# Thread: Figuring out how all these equal N[3]?

1. ## Figuring out how all these equal N[3]?

''[3]'' = power of 3

(n-2)[3]

(n-2)[2]x6

(n-2)[12]

8

Do you expand the brackets? and then what?

2. ## Re: Figuring out how all these equal N[3]?

Originally Posted by imalouski
''[3]'' = power of 3

(n-2)[3]

(n-2)[2]x6

(n-2)[12]

8
Pray tell what any of the above means!
It makes no sense.

3. ## Re: Figuring out how all these equal N[3]?

Sorry, but that's what my teacher told us to write down and calculate how they equal N[3] - I'm as confused as you then haha

4. ## Re: Figuring out how all these equal N[3]?

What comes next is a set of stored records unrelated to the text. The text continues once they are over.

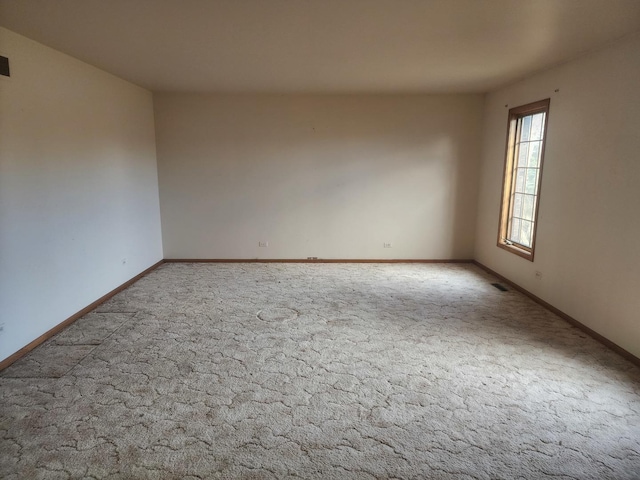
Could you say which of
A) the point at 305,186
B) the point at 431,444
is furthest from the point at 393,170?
the point at 431,444

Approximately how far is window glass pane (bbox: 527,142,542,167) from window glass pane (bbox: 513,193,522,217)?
0.46 m

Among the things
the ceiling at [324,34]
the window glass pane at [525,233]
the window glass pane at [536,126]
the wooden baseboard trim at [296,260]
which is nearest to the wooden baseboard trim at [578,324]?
the window glass pane at [525,233]

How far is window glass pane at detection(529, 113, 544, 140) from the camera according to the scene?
4.50m

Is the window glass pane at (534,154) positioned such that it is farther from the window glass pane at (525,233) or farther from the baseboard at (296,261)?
the baseboard at (296,261)

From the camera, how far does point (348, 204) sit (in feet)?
19.9

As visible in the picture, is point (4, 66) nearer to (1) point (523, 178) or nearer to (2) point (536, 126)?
(2) point (536, 126)

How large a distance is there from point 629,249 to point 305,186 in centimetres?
413

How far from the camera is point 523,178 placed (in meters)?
4.89

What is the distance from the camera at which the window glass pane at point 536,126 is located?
4.50 metres

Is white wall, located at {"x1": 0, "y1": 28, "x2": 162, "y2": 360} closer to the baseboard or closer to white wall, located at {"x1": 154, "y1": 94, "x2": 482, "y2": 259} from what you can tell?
the baseboard

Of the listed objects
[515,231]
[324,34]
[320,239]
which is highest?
[324,34]

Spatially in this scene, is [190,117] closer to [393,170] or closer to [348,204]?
[348,204]

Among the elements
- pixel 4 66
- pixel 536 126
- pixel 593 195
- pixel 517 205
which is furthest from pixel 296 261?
pixel 4 66

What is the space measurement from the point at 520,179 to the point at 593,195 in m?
1.55
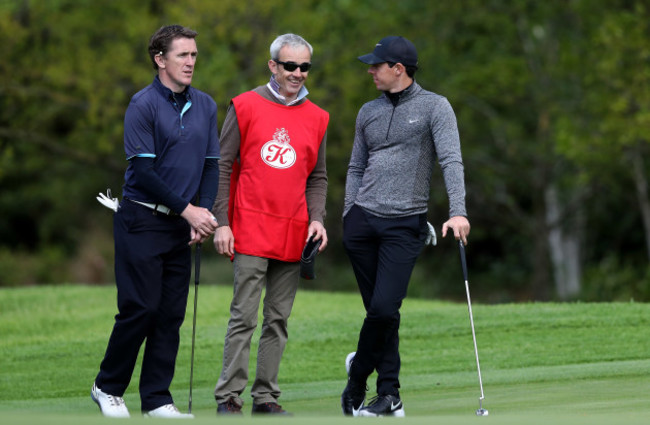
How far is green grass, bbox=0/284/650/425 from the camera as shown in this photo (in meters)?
7.53

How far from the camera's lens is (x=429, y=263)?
96.6ft

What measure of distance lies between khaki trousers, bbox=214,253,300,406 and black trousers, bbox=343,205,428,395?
44 cm

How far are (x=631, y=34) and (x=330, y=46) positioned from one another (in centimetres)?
660

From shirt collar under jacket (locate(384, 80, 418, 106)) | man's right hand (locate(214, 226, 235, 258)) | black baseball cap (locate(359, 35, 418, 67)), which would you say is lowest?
Result: man's right hand (locate(214, 226, 235, 258))

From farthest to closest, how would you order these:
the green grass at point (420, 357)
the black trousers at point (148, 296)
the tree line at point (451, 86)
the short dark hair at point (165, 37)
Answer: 1. the tree line at point (451, 86)
2. the green grass at point (420, 357)
3. the short dark hair at point (165, 37)
4. the black trousers at point (148, 296)

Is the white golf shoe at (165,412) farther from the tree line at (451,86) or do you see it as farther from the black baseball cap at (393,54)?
the tree line at (451,86)

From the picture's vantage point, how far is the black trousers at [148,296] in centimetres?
666

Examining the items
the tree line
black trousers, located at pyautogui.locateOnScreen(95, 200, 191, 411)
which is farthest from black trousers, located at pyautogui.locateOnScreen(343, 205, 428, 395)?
the tree line

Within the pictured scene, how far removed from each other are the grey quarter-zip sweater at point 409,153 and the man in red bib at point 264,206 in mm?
404

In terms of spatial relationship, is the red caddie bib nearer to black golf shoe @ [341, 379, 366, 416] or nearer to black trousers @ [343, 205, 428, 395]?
black trousers @ [343, 205, 428, 395]

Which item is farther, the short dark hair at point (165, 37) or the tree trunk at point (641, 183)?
the tree trunk at point (641, 183)

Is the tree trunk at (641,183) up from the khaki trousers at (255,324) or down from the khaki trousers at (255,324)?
up

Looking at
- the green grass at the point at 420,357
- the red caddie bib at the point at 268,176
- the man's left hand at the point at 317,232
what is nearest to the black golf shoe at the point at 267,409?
the green grass at the point at 420,357

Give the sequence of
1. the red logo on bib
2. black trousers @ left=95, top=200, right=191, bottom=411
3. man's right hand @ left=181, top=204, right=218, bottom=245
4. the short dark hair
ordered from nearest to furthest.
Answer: man's right hand @ left=181, top=204, right=218, bottom=245 < black trousers @ left=95, top=200, right=191, bottom=411 < the short dark hair < the red logo on bib
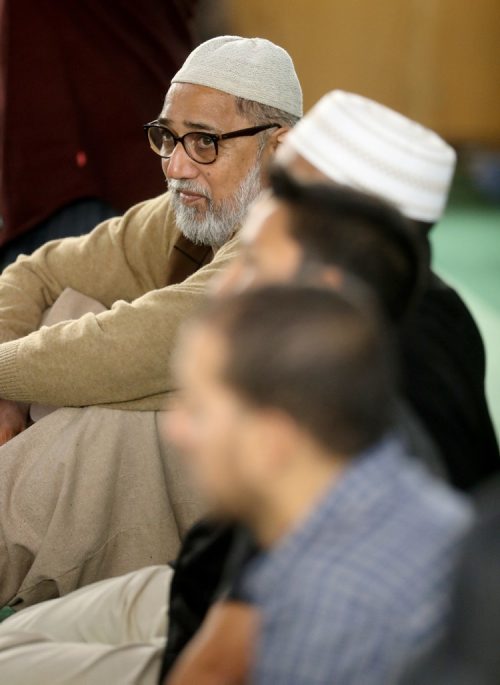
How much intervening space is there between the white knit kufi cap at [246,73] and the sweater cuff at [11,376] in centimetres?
69

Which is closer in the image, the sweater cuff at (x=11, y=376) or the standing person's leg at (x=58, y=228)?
the sweater cuff at (x=11, y=376)

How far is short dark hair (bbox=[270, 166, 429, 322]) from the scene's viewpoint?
1.16 m

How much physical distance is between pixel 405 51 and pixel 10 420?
4.67 meters

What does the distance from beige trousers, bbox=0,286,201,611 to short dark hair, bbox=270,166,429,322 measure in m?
0.97

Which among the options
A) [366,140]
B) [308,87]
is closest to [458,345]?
[366,140]

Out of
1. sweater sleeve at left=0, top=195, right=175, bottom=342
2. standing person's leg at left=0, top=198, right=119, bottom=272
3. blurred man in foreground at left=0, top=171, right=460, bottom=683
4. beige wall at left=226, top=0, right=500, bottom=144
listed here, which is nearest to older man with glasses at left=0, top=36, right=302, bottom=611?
sweater sleeve at left=0, top=195, right=175, bottom=342

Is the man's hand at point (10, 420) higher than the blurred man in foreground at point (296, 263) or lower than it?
lower

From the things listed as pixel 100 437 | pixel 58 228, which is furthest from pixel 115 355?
pixel 58 228

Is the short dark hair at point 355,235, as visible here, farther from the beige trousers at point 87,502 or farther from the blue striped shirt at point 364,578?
the beige trousers at point 87,502

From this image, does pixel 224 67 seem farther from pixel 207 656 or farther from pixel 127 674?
pixel 207 656

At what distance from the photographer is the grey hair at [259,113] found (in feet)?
7.50

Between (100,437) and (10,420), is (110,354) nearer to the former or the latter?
(100,437)

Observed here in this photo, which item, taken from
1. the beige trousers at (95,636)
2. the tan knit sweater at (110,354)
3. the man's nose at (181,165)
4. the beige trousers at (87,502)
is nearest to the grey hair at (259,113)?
the man's nose at (181,165)

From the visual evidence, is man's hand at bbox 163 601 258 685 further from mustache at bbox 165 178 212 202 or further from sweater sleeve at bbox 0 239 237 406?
mustache at bbox 165 178 212 202
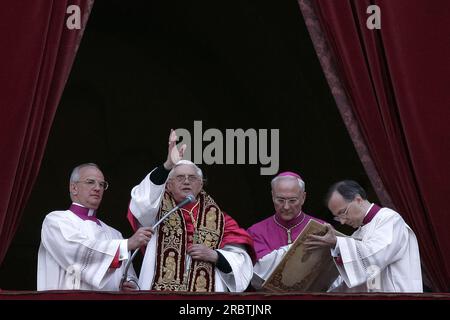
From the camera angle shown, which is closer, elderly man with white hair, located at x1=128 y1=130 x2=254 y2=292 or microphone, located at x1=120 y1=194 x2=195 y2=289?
microphone, located at x1=120 y1=194 x2=195 y2=289

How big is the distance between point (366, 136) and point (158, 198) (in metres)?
1.22

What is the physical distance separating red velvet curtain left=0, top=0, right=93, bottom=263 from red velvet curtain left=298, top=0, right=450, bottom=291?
4.67ft

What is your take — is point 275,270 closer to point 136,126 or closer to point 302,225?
point 302,225

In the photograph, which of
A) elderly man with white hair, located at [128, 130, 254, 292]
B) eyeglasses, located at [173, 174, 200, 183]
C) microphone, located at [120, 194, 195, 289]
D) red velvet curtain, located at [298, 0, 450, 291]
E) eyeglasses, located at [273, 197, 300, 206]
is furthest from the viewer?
eyeglasses, located at [273, 197, 300, 206]

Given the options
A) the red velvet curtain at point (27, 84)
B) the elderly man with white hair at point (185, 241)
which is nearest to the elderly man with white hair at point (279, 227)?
the elderly man with white hair at point (185, 241)

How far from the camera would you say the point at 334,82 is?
6.68 metres

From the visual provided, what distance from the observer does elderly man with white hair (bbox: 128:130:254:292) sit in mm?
6633

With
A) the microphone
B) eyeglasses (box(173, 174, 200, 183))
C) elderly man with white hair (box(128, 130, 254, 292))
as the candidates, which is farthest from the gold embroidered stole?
the microphone

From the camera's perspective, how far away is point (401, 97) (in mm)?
6582

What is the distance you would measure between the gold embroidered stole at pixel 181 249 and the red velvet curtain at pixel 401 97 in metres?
0.99

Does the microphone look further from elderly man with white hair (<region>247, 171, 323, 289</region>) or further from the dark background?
the dark background

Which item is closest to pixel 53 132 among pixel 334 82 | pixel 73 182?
pixel 73 182
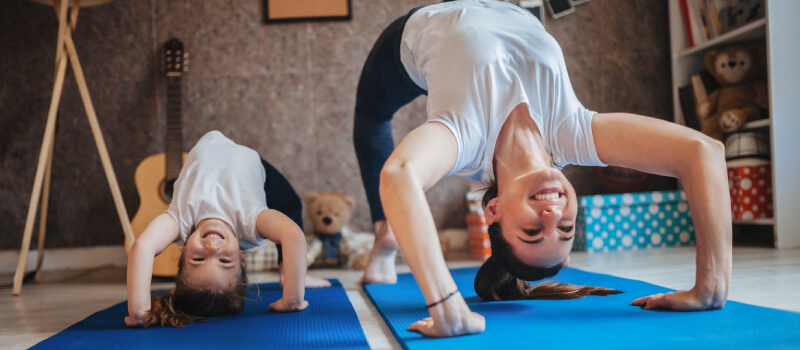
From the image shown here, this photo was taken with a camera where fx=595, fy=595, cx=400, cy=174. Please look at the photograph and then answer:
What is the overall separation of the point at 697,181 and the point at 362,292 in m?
1.12

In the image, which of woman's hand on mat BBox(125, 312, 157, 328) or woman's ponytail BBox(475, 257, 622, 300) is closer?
woman's hand on mat BBox(125, 312, 157, 328)

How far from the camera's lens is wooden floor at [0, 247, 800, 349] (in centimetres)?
144

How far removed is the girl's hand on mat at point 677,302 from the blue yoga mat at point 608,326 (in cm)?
2

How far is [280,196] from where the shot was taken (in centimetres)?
215

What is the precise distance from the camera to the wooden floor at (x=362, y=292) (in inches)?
56.7

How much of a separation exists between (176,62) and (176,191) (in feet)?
4.63

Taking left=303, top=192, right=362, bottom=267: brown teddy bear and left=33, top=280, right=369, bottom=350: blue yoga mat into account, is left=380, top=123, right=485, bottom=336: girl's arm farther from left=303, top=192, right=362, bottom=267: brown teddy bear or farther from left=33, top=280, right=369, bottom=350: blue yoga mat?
left=303, top=192, right=362, bottom=267: brown teddy bear

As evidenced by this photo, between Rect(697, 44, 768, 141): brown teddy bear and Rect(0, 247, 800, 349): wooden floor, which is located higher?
Rect(697, 44, 768, 141): brown teddy bear

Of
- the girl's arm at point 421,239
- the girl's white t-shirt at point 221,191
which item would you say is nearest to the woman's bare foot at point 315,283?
the girl's white t-shirt at point 221,191

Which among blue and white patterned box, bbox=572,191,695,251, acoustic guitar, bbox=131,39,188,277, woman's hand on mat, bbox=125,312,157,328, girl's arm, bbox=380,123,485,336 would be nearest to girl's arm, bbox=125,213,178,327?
woman's hand on mat, bbox=125,312,157,328

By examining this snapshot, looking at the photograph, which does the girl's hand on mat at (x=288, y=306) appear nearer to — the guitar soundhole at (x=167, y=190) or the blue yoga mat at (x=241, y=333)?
the blue yoga mat at (x=241, y=333)

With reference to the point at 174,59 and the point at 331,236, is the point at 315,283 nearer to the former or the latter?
the point at 331,236

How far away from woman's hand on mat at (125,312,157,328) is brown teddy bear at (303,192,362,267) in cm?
139

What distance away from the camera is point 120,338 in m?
1.34
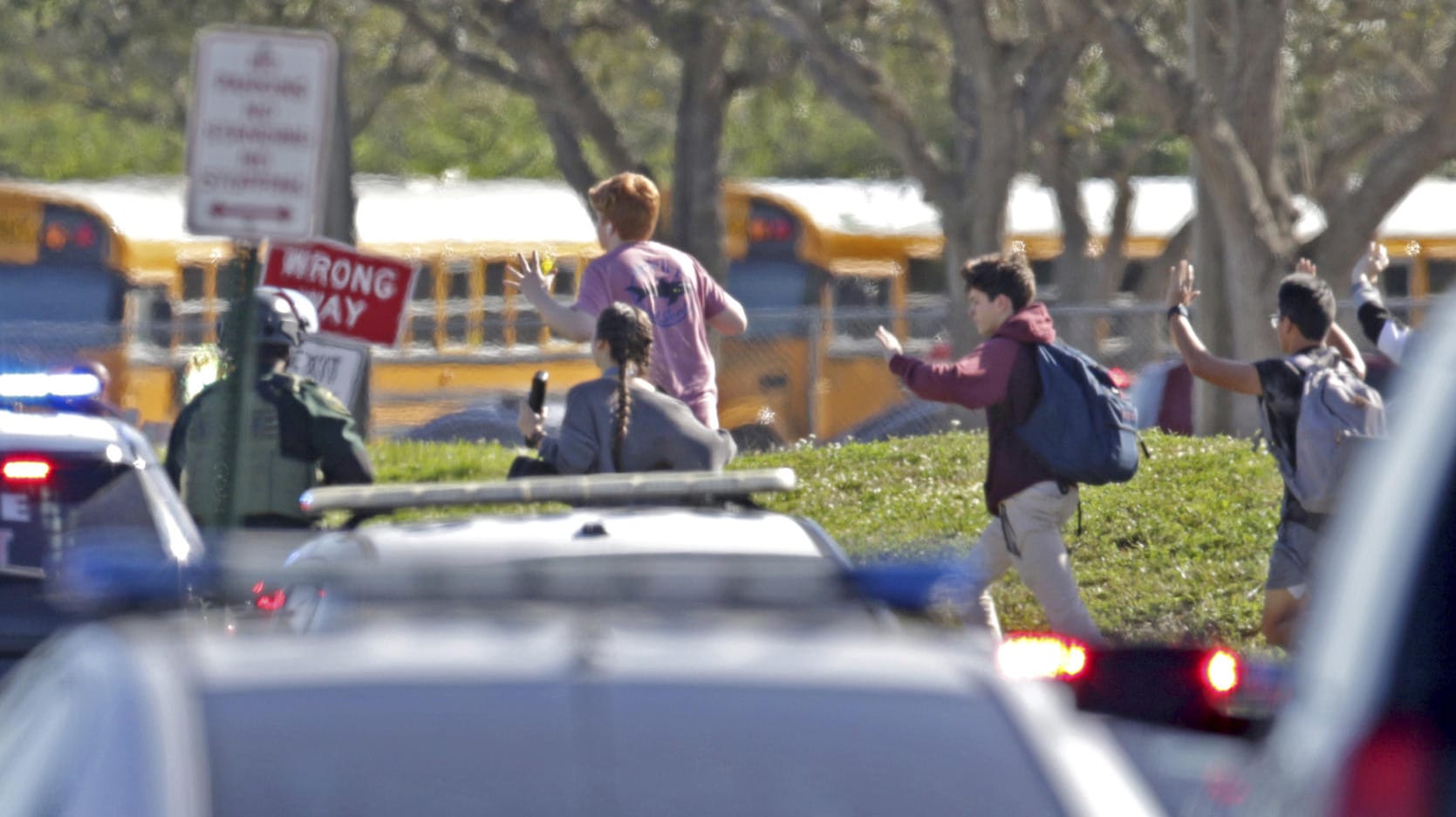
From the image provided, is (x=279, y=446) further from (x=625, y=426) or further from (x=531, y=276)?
(x=625, y=426)

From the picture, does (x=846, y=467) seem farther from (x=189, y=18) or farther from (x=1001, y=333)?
(x=189, y=18)

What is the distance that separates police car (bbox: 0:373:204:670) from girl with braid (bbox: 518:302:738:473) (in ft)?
3.82

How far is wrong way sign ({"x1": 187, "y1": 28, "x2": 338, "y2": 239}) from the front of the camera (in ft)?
25.4

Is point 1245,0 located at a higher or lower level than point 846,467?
higher

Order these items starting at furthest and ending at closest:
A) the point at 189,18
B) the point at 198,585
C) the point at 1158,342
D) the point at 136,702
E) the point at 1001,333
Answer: the point at 189,18
the point at 1158,342
the point at 1001,333
the point at 198,585
the point at 136,702

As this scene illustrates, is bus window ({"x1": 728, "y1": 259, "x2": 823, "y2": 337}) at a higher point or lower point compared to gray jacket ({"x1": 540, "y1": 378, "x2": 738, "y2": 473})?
lower

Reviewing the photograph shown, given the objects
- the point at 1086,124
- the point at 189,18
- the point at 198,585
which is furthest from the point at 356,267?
the point at 1086,124

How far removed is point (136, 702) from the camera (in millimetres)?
2906

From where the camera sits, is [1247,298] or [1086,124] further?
[1086,124]

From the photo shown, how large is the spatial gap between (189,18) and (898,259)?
7.45m

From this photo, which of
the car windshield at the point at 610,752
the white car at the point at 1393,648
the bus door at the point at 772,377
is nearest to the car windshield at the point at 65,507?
the car windshield at the point at 610,752

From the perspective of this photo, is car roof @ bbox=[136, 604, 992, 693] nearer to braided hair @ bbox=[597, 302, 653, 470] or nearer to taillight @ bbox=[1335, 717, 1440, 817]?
taillight @ bbox=[1335, 717, 1440, 817]

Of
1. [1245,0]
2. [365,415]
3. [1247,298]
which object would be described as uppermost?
[1245,0]

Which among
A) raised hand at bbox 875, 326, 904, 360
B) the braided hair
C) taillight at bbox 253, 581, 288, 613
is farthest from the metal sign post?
taillight at bbox 253, 581, 288, 613
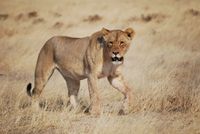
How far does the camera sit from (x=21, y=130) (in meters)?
7.46

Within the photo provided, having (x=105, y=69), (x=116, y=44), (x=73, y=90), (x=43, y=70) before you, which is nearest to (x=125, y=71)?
(x=73, y=90)

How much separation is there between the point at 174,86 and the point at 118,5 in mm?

Originally Posted by imalouski
Sorry, but that's what my teacher told us to write down and calculate how they equal N[3] - I'm as confused as you then haha
Help from anyone is probability useless to you.

5. ## Re: Figuring out how all these equal N[3]?

Hello, imalouski!

Figuring out how all these equal $N^3.$
I think it means: Show that these are "somethng cubed".

$(n-2)^3$
This is the cube of $(n-2)$

$(n-2)^2x^6$
$(n-2)x^6 \;=\;\big[(n-2)x^2\big]^3$

This is the cube of $(n-2)x^2$

$(n-2)^{12}$
$(n-2)^{12} \;=\;\big[(n-2)^4\big]^3$

This is the cube of $(n-2)^4$

$8$
$8 \;=\;2^3$

This is the cube of $2.$

6. ## Re: Figuring out how all these equal N[3]?

Would it make any difference if i changed the question to, ''Calculate why it equals N[3]"?